The unit of data representation in a DNN is a vector. Vectors are called many different things: embeddings, tensors, activations, hidden states. They’re all just a list of floating point numbers that represent some single thing.
The learned weights of the neural network are where data is stored. Specifically, it is becoming clear that the layers collectively known as “linear”, “affine”, or “MLPs” are principally responsible for information storage. This information is imparted onto the vectors by way of matrix multiplications.
When it comes to storage – parameter count is of paramount concern. If you are designing a neural network that you expect will need to store a lot of information (for example, to model a highly entropic dataset), you would do well to ensure that you have enough (or wide enough) MLPs.
A fairly obvious but nonetheless critical component of any neural network is the ability for it to mix information across a spatial domain. This concept is universal: different words in a sentence, pixels in an image, pressure readings in an audio signal, amino acids in a protein. Almost every ML problem boils down to modeling how the building blocks of a modality interact with each other.
Neural Networks learn information entanglement any time you allow two (or more) parts of a whole to interact with one another. This can be as simple as adding two things together, or as complicated as self-attention.
Entanglement can involve any number of parts, but traditionally we have seen the best performance from pairwise interactions (e.g. two parts interacting).
Self attention is the gold standard here. Most modern ML engineering boils down to figuring out how to efficiently apply self attention to various modalities.
Convolution is another popular way to achieve information entanglement. The problem with convolutions is that they cannot (easily) express pairwise relationships and thus are less efficient at learning many types of relationships than self-attention.
In order to be usable, neural networks must be trainable! Right now, our best known method of training a neural network is with back-propagation. To make this feasible, you must ensure that your neural network is numerically stable in both the forward pass and to full differentiation back to the inputs.
This is where normalization and residual layers come in. The goal of normalization is to ensure that the output of any module in a neural network is (at least initially) confined to the gaussian distribution (e.g. the outputs average 0 with a standard deviation of 1). If the outputs of all operations obey this rule, the network weights will generally get stable gradients and the entire system will be trainable.
For most practical purposes, normalization should only occur at the start of a residual branch.
Residual branches are another way of stabilizing the gradient that trains neural network. In a residual network, all weights have access to the same training signal at back-propagation time. The easiest way to implement an effective residual network is to ensure that all of the weights of the last affine operation in each residual branch are initialized to zero. The ideal neural network consists of an embedding layer, a single trunk with however many zero-initialized residual layers you want, and an unembedding layer at the end. This topology is practically guaranteed to be numerically stable and to train well.
An effective neural network must be able to represent complex data distributions. Complex data distributions are practically by definition non-linear.

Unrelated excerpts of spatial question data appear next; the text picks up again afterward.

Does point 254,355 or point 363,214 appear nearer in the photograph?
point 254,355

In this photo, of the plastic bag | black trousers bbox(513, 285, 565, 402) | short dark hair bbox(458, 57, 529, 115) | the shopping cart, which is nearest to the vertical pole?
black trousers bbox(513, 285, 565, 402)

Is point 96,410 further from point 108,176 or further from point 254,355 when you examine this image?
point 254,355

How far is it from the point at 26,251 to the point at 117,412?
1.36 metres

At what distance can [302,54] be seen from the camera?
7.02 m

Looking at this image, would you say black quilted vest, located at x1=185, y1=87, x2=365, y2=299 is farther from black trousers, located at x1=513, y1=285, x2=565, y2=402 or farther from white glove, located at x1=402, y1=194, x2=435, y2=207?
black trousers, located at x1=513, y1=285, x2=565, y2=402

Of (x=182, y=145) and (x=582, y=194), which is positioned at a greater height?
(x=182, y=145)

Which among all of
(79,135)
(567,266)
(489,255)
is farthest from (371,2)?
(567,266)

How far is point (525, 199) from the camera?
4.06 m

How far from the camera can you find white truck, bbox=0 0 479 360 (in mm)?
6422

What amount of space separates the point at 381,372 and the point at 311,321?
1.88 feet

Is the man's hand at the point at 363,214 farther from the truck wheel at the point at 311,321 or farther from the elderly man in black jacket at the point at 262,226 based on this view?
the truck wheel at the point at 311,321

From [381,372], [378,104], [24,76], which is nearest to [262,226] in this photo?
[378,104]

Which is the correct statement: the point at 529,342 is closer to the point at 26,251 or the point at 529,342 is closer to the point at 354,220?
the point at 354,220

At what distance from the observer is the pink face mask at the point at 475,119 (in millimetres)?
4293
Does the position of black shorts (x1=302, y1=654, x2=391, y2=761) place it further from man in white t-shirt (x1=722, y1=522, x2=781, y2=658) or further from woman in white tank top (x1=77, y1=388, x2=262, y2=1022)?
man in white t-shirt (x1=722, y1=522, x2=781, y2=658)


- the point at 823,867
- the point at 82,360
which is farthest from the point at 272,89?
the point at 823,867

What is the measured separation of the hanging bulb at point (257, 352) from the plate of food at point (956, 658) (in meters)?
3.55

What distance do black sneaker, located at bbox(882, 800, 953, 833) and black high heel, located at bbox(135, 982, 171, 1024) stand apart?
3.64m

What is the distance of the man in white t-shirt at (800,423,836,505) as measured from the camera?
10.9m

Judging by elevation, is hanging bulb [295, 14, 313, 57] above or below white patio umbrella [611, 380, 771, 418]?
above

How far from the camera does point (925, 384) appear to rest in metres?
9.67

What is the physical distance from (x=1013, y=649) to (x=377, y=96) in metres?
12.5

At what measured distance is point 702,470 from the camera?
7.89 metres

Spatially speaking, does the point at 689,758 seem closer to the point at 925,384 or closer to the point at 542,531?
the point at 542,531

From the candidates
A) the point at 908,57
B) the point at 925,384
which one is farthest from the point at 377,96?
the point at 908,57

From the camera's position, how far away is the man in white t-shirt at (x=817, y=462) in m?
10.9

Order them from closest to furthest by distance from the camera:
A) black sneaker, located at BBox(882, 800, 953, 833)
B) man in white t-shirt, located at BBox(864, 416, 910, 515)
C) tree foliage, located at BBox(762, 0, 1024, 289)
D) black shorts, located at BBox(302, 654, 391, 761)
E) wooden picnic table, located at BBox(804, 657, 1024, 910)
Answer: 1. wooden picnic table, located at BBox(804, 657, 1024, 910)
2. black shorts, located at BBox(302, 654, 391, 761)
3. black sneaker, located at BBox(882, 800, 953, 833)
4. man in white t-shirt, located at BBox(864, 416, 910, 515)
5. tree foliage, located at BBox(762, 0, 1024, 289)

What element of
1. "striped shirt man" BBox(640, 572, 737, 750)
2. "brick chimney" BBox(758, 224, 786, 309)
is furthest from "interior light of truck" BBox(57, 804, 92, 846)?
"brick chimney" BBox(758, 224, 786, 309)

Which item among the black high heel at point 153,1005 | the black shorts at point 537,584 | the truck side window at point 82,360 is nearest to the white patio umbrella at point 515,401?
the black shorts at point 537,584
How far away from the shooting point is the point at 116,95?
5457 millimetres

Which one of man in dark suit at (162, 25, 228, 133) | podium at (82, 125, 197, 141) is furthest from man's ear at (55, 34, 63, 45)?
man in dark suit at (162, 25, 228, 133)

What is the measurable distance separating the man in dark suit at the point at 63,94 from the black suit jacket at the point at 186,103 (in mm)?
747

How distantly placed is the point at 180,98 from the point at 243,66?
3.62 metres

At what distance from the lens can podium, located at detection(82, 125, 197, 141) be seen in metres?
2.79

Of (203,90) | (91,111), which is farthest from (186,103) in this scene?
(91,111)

The sole purpose of non-linearities (ReLU, GELU, softmax, etc) is to force neural networks to operate in non-linear domains. Put another way: non-linearities give the output distributions of neural networks their shape!
I’m of the opinion that this is by far the simplest aspect of designing neural networks, because the rule is pretty cut and dry: No two linear operations (e.g. matrix multiply) should be put in series on the same data without a nonlinearity between them. Every nonlinearity should be followed by a normalization layer. That’s it. If you follow these rules it doesn’t even matter which non-linearity you choose. The worst possible choice and the best possible choice are generally within a 5% performance gap.